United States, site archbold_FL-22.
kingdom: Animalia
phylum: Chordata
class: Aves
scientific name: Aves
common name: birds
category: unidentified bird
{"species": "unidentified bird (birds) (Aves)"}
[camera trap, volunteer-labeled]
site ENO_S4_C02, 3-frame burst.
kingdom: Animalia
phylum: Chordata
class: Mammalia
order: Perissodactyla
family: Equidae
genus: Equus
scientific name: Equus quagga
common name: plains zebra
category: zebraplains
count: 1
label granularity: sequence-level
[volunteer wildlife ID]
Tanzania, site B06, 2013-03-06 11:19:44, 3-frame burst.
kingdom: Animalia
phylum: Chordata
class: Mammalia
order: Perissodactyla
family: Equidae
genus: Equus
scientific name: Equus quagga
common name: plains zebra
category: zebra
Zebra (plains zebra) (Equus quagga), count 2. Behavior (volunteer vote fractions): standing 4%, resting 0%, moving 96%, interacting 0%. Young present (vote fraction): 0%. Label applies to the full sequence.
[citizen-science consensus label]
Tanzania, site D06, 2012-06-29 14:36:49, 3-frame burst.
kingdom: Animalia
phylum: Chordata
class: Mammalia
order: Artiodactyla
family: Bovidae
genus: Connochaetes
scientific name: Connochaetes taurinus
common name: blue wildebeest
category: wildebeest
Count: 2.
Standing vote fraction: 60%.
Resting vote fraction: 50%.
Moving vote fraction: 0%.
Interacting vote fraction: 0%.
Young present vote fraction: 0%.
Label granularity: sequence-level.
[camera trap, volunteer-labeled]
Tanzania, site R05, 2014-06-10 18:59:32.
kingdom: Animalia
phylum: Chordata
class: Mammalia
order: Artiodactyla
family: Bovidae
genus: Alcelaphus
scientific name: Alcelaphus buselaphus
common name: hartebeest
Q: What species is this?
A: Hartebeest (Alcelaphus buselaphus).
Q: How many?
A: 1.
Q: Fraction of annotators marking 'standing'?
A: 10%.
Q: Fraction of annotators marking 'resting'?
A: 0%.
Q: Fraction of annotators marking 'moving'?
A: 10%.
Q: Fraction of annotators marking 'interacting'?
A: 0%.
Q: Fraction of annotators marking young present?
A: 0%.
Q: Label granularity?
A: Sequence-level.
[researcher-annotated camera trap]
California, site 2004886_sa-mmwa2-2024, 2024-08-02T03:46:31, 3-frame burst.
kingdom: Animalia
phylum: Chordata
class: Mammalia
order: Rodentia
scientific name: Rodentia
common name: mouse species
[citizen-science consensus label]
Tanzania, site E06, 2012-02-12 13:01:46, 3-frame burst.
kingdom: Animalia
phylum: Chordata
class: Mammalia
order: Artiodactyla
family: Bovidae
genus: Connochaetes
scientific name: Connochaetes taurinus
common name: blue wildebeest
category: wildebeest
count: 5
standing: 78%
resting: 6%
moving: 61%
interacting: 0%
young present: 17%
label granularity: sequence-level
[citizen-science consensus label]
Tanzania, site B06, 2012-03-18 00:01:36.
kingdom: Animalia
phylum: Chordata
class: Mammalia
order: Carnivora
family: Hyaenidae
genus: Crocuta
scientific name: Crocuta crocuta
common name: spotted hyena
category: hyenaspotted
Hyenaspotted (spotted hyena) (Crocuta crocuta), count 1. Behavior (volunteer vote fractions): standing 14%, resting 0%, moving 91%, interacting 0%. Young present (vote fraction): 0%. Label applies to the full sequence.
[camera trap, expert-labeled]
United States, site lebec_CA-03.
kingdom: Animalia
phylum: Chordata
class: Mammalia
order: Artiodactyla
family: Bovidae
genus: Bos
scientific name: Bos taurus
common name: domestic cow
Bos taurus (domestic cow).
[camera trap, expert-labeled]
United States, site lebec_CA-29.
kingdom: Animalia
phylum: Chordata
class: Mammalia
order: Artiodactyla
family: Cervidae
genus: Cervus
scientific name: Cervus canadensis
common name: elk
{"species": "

----------------

WHAT NEEDS TO BE DONE:
Every entry needs to be retyped exactly.

WRITTEN ANSWER:
United States, site archbold_FL-22.
kingdom: Animalia
phylum: Chordata
class: Aves
scientific name: Aves
common name: birds
category: unidentified bird
{"species": "unidentified bird (birds) (Aves)"}
[camera trap, volunteer-labeled]
site ENO_S4_C02, 3-frame burst.
kingdom: Animalia
phylum: Chordata
class: Mammalia
order: Perissodactyla
family: Equidae
genus: Equus
scientific name: Equus quagga
common name: plains zebra
category: zebraplains
count: 1
label granularity: sequence-level
[volunteer wildlife ID]
Tanzania, site B06, 2013-03-06 11:19:44, 3-frame burst.
kingdom: Animalia
phylum: Chordata
class: Mammalia
order: Perissodactyla
family: Equidae
genus: Equus
scientific name: Equus quagga
common name: plains zebra
category: zebra
Zebra (plains zebra) (Equus quagga), count 2. Behavior (volunteer vote fractions): standing 4%, resting 0%, moving 96%, interacting 0%. Young present (vote fraction): 0%. Label applies to the full sequence.
[citizen-science consensus label]
Tanzania, site D06, 2012-06-29 14:36:49, 3-frame burst.
kingdom: Animalia
phylum: Chordata
class: Mammalia
order: Artiodactyla
family: Bovidae
genus: Connochaetes
scientific name: Connochaetes taurinus
common name: blue wildebeest
category: wildebeest
Count: 2.
Standing vote fraction: 60%.
Resting vote fraction: 50%.
Moving vote fraction: 0%.
Interacting vote fraction: 0%.
Young present vote fraction: 0%.
Label granularity: sequence-level.
[camera trap, volunteer-labeled]
Tanzania, site R05, 2014-06-10 18:59:32.
kingdom: Animalia
phylum: Chordata
class: Mammalia
order: Artiodactyla
family: Bovidae
genus: Alcelaphus
scientific name: Alcelaphus buselaphus
common name: hartebeest
Q: What species is this?
A: Hartebeest (Alcelaphus buselaphus).
Q: How many?
A: 1.
Q: Fraction of annotators marking 'standing'?
A: 10%.
Q: Fraction of annotators marking 'resting'?
A: 0%.
Q: Fraction of annotators marking 'moving'?
A: 10%.
Q: Fraction of annotators marking 'interacting'?
A: 0%.
Q: Fraction of annotators marking young present?
A: 0%.
Q: Label granularity?
A: Sequence-level.
[researcher-annotated camera trap]
California, site 2004886_sa-mmwa2-2024, 2024-08-02T03:46:31, 3-frame burst.
kingdom: Animalia
phylum: Chordata
class: Mammalia
order: Rodentia
scientific name: Rodentia
common name: mouse species
[citizen-science consensus label]
Tanzania, site E06, 2012-02-12 13:01:46, 3-frame burst.
kingdom: Animalia
phylum: Chordata
class: Mammalia
order: Artiodactyla
family: Bovidae
genus: Connochaetes
scientific name: Connochaetes taurinus
common name: blue wildebeest
category: wildebeest
count: 5
standing: 78%
resting: 6%
moving: 61%
interacting: 0%
young present: 17%
label granularity: sequence-level
[citizen-science consensus label]
Tanzania, site B06, 2012-03-18 00:01:36.
kingdom: Animalia
phylum: Chordata
class: Mammalia
order: Carnivora
family: Hyaenidae
genus: Crocuta
scientific name: Crocuta crocuta
common name: spotted hyena
category: hyenaspotted
Hyenaspotted (spotted hyena) (Crocuta crocuta), count 1. Behavior (volunteer vote fractions): standing 14%, resting 0%, moving 91%, interacting 0%. Young present (vote fraction): 0%. Label applies to the full sequence.
[camera trap, expert-labeled]
United States, site lebec_CA-03.
kingdom: Animalia
phylum: Chordata
class: Mammalia
order: Artiodactyla
family: Bovidae
genus: Bos
scientific name: Bos taurus
common name: domestic cow
Bos taurus (domestic cow).
[camera trap, expert-labeled]
United States, site lebec_CA-29.
kingdom: Animalia
phylum: Chordata
class: Mammalia
order: Artiodactyla
family: Cervidae
genus: Cervus
scientific name: Cervus canadensis
common name: elk
{"species": "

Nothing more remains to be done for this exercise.